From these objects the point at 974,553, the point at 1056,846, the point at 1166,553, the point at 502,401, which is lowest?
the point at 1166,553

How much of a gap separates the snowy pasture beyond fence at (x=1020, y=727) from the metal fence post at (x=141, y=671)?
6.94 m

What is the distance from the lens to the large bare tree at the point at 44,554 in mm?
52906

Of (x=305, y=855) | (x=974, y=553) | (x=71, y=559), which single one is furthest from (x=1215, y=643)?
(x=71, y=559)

* * *

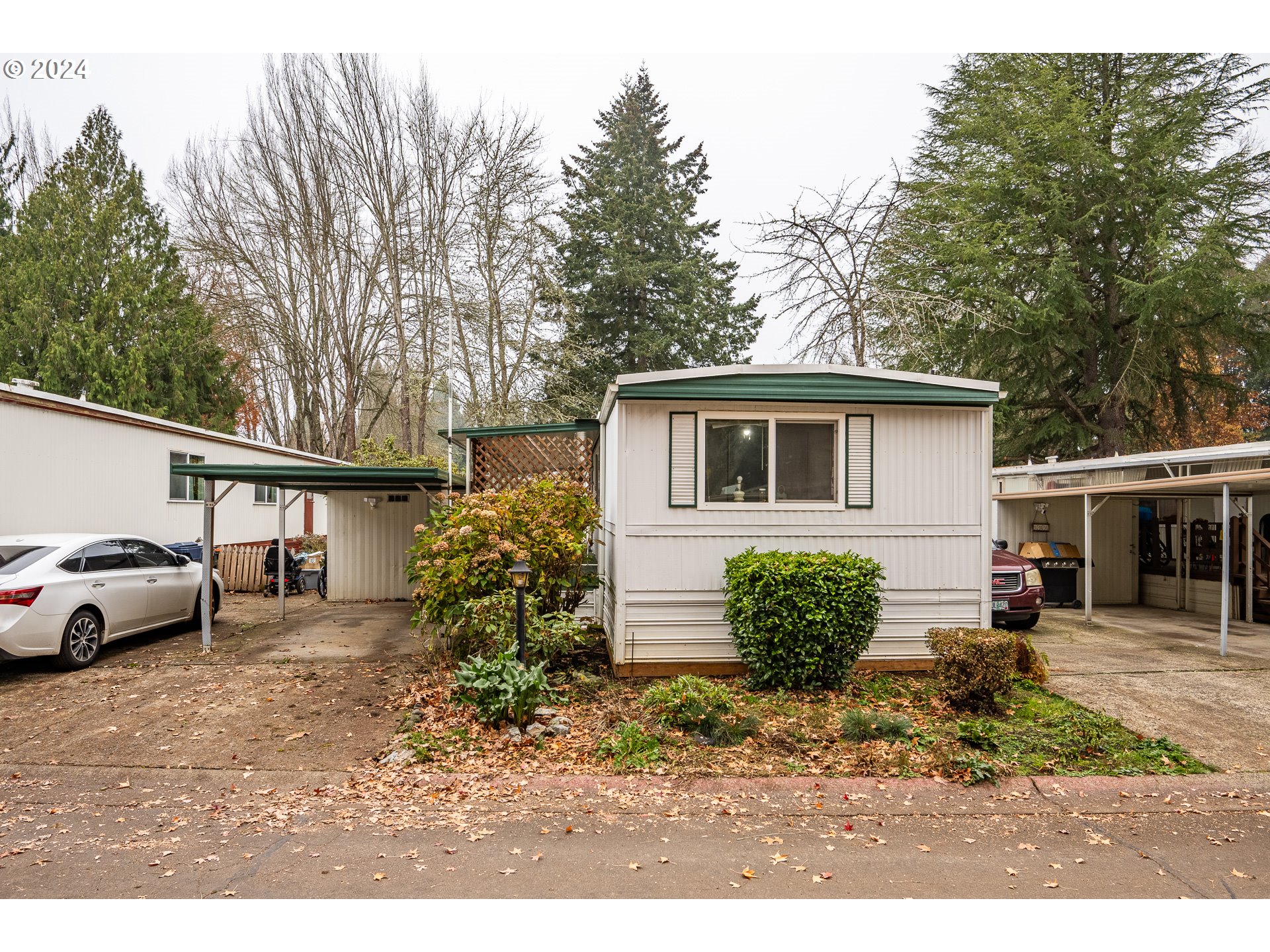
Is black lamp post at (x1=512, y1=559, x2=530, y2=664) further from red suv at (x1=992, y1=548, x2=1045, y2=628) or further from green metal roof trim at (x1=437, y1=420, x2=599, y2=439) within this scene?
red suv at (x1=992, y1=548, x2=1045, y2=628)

→ **WHAT THE TASK REQUIRES**:
Collect every line above that contains the string "point", matching case exactly.

→ **EXERCISE ANSWER**:
From these objects the point at 974,553, the point at 1056,846, the point at 1166,553, the point at 502,401, which is lowest?
the point at 1166,553
What is the distance from the lens to the large bare tree at the point at 44,554 in mm?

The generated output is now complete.